▸ **Data extracts**
________________________

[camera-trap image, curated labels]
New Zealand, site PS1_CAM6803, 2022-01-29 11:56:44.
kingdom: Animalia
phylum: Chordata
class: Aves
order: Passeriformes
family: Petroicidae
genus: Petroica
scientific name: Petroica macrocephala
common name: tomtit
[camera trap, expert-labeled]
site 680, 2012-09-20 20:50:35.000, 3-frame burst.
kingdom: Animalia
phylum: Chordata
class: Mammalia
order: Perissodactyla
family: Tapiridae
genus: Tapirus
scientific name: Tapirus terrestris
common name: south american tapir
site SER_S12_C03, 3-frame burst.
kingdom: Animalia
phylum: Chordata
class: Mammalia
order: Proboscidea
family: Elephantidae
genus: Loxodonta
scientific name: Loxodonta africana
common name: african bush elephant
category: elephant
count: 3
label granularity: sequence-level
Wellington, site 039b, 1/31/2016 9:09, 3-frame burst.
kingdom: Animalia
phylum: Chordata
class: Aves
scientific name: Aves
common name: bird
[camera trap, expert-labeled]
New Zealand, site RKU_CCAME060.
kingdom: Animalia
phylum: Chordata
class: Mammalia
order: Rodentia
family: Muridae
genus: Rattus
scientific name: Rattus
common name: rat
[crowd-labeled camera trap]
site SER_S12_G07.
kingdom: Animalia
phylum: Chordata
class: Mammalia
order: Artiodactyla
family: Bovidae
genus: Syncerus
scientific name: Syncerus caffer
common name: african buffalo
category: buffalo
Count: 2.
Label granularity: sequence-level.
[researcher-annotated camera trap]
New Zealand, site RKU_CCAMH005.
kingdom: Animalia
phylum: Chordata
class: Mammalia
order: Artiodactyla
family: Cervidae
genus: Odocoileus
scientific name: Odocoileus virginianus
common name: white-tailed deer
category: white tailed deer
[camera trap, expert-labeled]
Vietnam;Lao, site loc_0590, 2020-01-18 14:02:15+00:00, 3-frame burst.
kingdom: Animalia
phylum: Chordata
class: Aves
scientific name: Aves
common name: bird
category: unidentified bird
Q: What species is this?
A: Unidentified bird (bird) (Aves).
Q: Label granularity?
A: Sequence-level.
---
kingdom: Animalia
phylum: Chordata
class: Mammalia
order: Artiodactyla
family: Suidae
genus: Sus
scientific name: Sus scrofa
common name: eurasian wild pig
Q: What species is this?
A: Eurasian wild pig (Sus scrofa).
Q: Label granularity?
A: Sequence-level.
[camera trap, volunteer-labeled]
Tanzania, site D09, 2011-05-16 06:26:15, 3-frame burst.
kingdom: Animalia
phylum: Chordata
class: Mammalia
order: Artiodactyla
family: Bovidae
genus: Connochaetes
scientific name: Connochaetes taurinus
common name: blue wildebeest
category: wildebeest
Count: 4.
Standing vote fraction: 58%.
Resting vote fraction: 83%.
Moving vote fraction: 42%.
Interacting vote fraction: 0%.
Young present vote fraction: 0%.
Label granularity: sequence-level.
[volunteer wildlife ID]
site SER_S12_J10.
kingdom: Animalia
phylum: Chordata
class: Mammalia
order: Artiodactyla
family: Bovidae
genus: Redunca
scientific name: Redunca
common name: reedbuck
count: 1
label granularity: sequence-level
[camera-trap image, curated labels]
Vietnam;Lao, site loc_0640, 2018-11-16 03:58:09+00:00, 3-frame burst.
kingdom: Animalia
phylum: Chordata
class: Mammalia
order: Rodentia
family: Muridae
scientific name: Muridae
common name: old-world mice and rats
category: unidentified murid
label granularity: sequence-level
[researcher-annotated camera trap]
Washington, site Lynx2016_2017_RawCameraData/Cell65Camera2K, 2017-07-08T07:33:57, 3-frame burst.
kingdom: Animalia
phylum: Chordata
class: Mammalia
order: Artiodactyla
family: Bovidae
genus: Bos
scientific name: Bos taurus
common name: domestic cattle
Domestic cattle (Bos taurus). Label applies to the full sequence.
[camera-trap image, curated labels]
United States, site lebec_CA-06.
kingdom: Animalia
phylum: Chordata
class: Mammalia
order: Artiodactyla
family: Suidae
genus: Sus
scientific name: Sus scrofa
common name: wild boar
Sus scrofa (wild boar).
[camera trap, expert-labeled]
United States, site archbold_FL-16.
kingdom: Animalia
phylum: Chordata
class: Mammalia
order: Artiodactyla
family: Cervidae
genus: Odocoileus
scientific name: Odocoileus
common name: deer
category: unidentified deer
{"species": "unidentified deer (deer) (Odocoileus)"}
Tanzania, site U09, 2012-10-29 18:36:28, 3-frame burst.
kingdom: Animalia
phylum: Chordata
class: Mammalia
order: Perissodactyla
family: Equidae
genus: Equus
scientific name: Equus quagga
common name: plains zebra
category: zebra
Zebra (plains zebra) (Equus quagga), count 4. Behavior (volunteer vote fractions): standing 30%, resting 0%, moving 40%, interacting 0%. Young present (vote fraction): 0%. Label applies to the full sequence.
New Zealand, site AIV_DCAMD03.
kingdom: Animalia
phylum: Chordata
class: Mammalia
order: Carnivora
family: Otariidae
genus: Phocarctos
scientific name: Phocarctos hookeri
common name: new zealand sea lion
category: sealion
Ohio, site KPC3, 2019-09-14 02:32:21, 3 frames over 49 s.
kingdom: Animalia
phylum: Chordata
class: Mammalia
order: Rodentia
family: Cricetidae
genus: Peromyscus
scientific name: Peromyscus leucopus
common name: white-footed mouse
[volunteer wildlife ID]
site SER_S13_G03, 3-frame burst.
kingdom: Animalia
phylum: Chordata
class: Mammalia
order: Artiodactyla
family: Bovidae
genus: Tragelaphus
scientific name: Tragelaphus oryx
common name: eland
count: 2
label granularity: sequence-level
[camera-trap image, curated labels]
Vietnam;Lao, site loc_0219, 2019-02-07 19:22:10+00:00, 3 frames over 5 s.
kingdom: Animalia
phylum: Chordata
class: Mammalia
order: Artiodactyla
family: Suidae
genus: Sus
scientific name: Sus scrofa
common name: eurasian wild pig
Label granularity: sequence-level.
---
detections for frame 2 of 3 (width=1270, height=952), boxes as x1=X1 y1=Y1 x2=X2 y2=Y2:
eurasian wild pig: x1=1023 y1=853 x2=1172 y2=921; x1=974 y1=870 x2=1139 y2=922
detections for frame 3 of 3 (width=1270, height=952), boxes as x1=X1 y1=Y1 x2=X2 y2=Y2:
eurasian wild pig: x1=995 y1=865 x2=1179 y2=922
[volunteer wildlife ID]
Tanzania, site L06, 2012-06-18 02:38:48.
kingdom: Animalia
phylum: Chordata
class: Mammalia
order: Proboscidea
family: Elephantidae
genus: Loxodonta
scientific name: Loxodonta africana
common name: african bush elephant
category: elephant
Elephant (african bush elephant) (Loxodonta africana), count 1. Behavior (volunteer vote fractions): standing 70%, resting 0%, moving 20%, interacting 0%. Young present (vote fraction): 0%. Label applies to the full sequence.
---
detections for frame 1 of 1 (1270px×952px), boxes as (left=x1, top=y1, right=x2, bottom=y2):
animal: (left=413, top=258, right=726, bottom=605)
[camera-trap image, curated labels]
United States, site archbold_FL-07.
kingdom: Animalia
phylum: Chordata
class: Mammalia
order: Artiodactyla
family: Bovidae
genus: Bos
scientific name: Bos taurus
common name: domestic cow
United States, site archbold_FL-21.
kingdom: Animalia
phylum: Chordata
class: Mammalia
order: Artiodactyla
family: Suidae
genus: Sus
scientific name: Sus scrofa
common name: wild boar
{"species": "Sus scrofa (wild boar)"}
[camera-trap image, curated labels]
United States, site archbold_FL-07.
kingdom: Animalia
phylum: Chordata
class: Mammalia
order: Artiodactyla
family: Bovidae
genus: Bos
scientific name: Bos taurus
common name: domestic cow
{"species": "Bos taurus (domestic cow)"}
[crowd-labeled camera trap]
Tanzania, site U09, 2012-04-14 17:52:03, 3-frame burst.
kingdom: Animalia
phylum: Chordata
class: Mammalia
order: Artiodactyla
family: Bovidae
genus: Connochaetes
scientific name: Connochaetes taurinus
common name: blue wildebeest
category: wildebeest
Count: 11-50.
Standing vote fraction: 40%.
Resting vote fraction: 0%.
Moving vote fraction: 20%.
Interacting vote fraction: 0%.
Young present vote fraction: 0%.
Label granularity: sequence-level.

________________________

▸ **Task item**
Quote the records from their first line to the line with "scientific name: Tapirus terrestris", inclusive, without adding or dropping anything.

▸ **Response for this exercise**
[camera-trap image, curated labels]
New Zealand, site PS1_CAM6803, 2022-01-29 11:56:44.
kingdom: Animalia
phylum: Chordata
class: Aves
order: Passeriformes
family: Petroicidae
genus: Petroica
scientific name: Petroica macrocephala
common name: tomtit
[camera trap, expert-labeled]
site 680, 2012-09-20 20:50:35.000, 3-frame burst.
kingdom: Animalia
phylum: Chordata
class: Mammalia
order: Perissodactyla
family: Tapiridae
genus: Tapirus
scientific name: Tapirus terrestris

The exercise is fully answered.